Lines of spatial question data
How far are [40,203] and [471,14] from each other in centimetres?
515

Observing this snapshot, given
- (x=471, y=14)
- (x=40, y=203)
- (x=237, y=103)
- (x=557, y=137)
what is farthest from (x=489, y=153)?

(Objective): Copy everything from the line containing "Observing this snapshot, given" down to the final line, including both of those lines.

(The response):
Observing this snapshot, given
- (x=471, y=14)
- (x=40, y=203)
- (x=237, y=103)
- (x=557, y=137)
what is farthest from (x=489, y=153)?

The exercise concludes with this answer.